• _TASK STATEMENT_: Please put every line of the entries, from the line with "Which one of" up to and including the line with "5. the man in blue jacket at (x=561, y=526)", into a JSON list of strings, one string per line, skipping blank lines. Leave the pictures out of the answer.

SUPPLIED RECORDS start

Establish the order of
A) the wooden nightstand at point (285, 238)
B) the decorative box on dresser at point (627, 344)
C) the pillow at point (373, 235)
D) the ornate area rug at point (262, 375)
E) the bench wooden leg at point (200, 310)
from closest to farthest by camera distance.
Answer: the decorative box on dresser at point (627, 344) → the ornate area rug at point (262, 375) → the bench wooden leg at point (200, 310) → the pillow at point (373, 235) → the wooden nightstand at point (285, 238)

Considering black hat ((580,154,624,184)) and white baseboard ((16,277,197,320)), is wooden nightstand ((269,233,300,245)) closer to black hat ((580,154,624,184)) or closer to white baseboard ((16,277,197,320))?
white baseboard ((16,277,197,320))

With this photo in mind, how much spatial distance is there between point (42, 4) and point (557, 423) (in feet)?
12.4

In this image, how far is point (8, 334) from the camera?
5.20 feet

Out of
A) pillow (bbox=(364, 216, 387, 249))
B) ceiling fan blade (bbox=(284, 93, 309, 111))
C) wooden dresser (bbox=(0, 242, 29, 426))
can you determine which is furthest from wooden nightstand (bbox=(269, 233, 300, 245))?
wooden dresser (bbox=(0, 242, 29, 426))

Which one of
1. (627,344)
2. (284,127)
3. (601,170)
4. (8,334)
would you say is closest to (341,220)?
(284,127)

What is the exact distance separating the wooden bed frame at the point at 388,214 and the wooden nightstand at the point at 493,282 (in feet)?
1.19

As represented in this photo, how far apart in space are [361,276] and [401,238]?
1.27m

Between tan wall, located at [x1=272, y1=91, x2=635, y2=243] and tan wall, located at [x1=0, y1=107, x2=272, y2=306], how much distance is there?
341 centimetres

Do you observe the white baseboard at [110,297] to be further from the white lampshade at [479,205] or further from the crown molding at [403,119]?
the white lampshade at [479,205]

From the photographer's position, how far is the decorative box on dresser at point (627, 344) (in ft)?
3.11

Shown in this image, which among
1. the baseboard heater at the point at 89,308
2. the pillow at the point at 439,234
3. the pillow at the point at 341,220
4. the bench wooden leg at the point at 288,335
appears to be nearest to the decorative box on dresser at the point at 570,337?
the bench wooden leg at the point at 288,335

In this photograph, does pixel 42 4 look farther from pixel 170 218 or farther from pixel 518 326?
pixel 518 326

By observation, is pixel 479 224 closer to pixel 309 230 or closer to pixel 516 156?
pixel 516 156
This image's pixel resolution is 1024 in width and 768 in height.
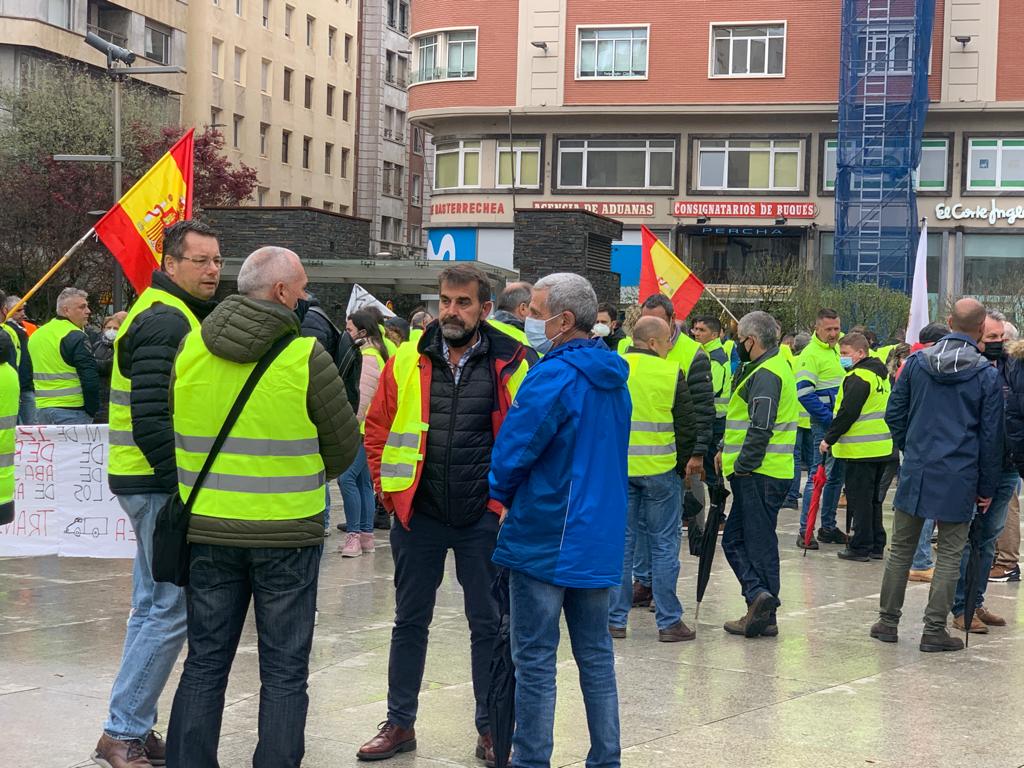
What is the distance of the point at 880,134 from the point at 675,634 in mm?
39233

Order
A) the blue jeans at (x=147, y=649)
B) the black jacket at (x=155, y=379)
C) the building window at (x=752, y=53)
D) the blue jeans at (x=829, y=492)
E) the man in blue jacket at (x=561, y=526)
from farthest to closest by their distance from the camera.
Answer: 1. the building window at (x=752, y=53)
2. the blue jeans at (x=829, y=492)
3. the blue jeans at (x=147, y=649)
4. the black jacket at (x=155, y=379)
5. the man in blue jacket at (x=561, y=526)

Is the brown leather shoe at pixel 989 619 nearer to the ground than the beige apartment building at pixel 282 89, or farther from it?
nearer to the ground

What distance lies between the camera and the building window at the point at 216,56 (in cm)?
5700

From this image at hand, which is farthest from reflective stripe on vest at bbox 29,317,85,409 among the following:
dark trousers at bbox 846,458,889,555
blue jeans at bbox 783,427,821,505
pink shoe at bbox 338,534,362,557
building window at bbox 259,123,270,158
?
building window at bbox 259,123,270,158

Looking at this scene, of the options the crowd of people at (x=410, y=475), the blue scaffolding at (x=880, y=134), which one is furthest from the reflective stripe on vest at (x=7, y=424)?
the blue scaffolding at (x=880, y=134)

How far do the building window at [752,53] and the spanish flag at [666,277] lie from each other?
30427 mm

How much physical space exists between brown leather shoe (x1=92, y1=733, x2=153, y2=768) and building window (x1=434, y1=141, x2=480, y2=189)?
4460 cm

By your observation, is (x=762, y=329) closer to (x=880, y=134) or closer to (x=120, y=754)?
(x=120, y=754)

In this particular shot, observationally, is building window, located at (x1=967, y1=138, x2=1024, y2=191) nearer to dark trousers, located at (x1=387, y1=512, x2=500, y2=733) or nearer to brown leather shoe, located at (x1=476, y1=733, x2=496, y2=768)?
dark trousers, located at (x1=387, y1=512, x2=500, y2=733)

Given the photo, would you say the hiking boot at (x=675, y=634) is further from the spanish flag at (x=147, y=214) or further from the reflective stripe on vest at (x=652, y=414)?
the spanish flag at (x=147, y=214)

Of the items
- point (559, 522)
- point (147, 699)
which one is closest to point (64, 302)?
point (147, 699)

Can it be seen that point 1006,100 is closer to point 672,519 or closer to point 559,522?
point 672,519

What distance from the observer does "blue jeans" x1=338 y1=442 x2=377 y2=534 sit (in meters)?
11.9

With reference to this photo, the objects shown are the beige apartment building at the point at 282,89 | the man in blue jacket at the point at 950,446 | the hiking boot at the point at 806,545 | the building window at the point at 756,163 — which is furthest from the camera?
the beige apartment building at the point at 282,89
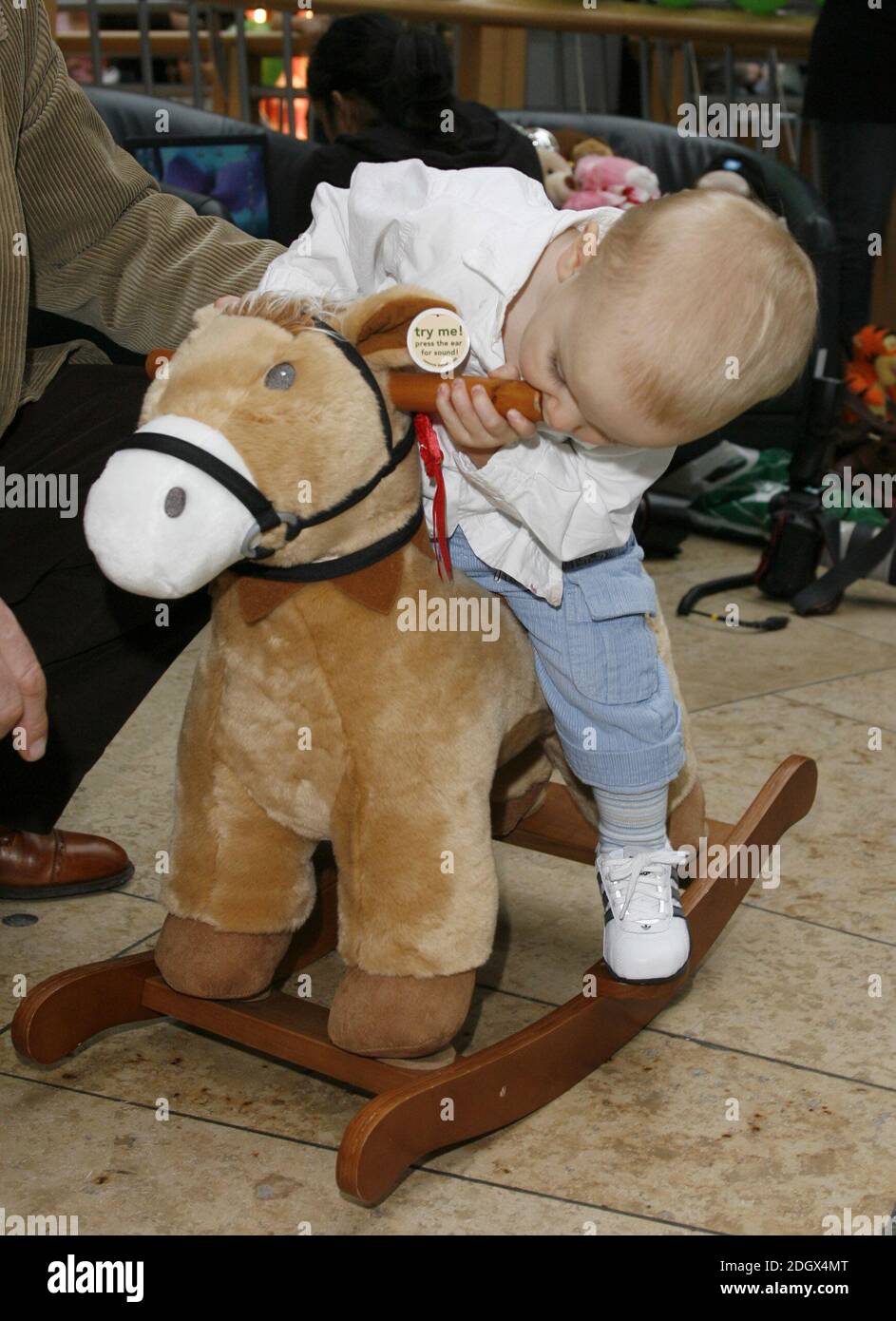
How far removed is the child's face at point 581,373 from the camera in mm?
1062

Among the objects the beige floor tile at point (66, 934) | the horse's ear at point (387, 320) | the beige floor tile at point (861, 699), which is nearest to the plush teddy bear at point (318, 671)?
the horse's ear at point (387, 320)

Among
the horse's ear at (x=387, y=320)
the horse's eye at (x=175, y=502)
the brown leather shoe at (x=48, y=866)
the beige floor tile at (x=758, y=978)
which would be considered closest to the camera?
the horse's eye at (x=175, y=502)

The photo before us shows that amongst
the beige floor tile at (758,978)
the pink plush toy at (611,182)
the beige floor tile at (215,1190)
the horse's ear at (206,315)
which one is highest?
the horse's ear at (206,315)

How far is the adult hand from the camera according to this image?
122cm

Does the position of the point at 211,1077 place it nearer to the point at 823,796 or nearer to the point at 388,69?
the point at 823,796

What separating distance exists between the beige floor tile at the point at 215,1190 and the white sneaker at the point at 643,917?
0.78 feet

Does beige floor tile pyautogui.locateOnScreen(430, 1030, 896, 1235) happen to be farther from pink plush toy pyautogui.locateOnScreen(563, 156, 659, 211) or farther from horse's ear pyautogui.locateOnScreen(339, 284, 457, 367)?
pink plush toy pyautogui.locateOnScreen(563, 156, 659, 211)

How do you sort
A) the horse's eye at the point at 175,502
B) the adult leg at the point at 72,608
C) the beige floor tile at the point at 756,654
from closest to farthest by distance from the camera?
the horse's eye at the point at 175,502 < the adult leg at the point at 72,608 < the beige floor tile at the point at 756,654

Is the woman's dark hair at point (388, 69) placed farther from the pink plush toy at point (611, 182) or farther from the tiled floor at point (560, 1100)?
the tiled floor at point (560, 1100)

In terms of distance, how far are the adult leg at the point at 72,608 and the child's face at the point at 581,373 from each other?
0.61 meters

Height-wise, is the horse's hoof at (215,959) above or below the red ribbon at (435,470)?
below

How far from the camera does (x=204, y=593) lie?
1619 millimetres

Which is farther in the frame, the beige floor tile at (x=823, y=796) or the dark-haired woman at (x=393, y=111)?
the dark-haired woman at (x=393, y=111)

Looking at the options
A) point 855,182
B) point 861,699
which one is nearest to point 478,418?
point 861,699
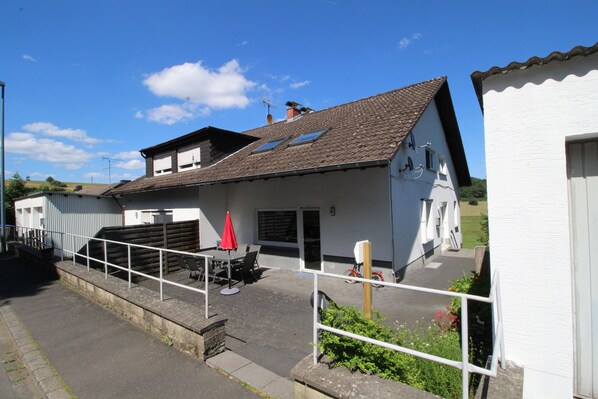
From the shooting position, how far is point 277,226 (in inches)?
409

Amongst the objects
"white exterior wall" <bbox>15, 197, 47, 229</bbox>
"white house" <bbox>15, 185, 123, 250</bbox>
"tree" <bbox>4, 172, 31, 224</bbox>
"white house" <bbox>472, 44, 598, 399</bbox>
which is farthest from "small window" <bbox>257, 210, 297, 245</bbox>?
"tree" <bbox>4, 172, 31, 224</bbox>

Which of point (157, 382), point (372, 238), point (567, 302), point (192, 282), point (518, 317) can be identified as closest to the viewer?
point (567, 302)

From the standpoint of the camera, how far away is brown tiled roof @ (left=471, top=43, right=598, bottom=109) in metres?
2.46

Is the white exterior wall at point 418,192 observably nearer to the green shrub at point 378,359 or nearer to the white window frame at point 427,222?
the white window frame at point 427,222

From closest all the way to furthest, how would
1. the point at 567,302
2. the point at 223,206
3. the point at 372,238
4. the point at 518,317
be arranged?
the point at 567,302
the point at 518,317
the point at 372,238
the point at 223,206

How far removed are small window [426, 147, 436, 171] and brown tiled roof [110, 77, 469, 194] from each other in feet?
7.50

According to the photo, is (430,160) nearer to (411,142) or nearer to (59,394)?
(411,142)

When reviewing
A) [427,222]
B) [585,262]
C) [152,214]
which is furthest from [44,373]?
[152,214]

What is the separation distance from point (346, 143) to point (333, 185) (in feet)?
4.20

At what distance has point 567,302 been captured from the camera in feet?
8.30

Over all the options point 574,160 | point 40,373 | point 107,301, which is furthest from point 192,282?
point 574,160

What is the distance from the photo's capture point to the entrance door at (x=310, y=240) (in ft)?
31.1

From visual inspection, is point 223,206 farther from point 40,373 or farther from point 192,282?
point 40,373

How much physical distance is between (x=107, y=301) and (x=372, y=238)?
20.3 feet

SUPPLIED RECORDS end

• _ANSWER TO THIS PROBLEM_:
[
  "Which one of",
  "1. (627,344)",
  "2. (284,127)",
  "3. (601,170)",
  "4. (8,334)",
  "would you say is closest to (341,220)?",
  "(284,127)",
  "What is the exact distance separating the wooden bed frame at the point at 388,214 and the wooden nightstand at the point at 493,282 (in feet)?",
  "1.19",
  "As represented in this photo, how far apart in space are [361,276] and [401,238]?",
  "1.27m",
  "Between tan wall, located at [x1=272, y1=91, x2=635, y2=243] and tan wall, located at [x1=0, y1=107, x2=272, y2=306], how much distance is there?",
  "341 centimetres",
  "Do you observe the white baseboard at [110,297] to be further from the white lampshade at [479,205] or further from the crown molding at [403,119]?",
  "the white lampshade at [479,205]",
  "From the photographer's position, how far is the decorative box on dresser at point (627, 344) (in ft)?",
  "3.11",
  "Shown in this image, which among",
  "1. the baseboard heater at the point at 89,308",
  "2. the pillow at the point at 439,234",
  "3. the pillow at the point at 341,220",
  "4. the bench wooden leg at the point at 288,335",
  "appears to be nearest to the decorative box on dresser at the point at 570,337?",
  "the bench wooden leg at the point at 288,335",
  "In this photograph, does pixel 42 4 look farther from pixel 170 218 or farther from pixel 518 326?",
  "pixel 518 326",
  "By observation, is pixel 479 224 closer to pixel 309 230 or closer to pixel 516 156?",
  "pixel 516 156",
  "This image's pixel resolution is 1024 in width and 768 in height.",
  "What is the distance of the point at 880,134 from the point at 675,634 in mm?",
  "39233",
  "Order",
  "A) the blue jeans at (x=147, y=649)",
  "B) the black jacket at (x=155, y=379)",
  "C) the building window at (x=752, y=53)",
  "D) the blue jeans at (x=829, y=492)",
  "E) the man in blue jacket at (x=561, y=526)",
  "from farthest to closest by their distance from the camera.",
  "Answer: 1. the building window at (x=752, y=53)",
  "2. the blue jeans at (x=829, y=492)",
  "3. the blue jeans at (x=147, y=649)",
  "4. the black jacket at (x=155, y=379)",
  "5. the man in blue jacket at (x=561, y=526)"
]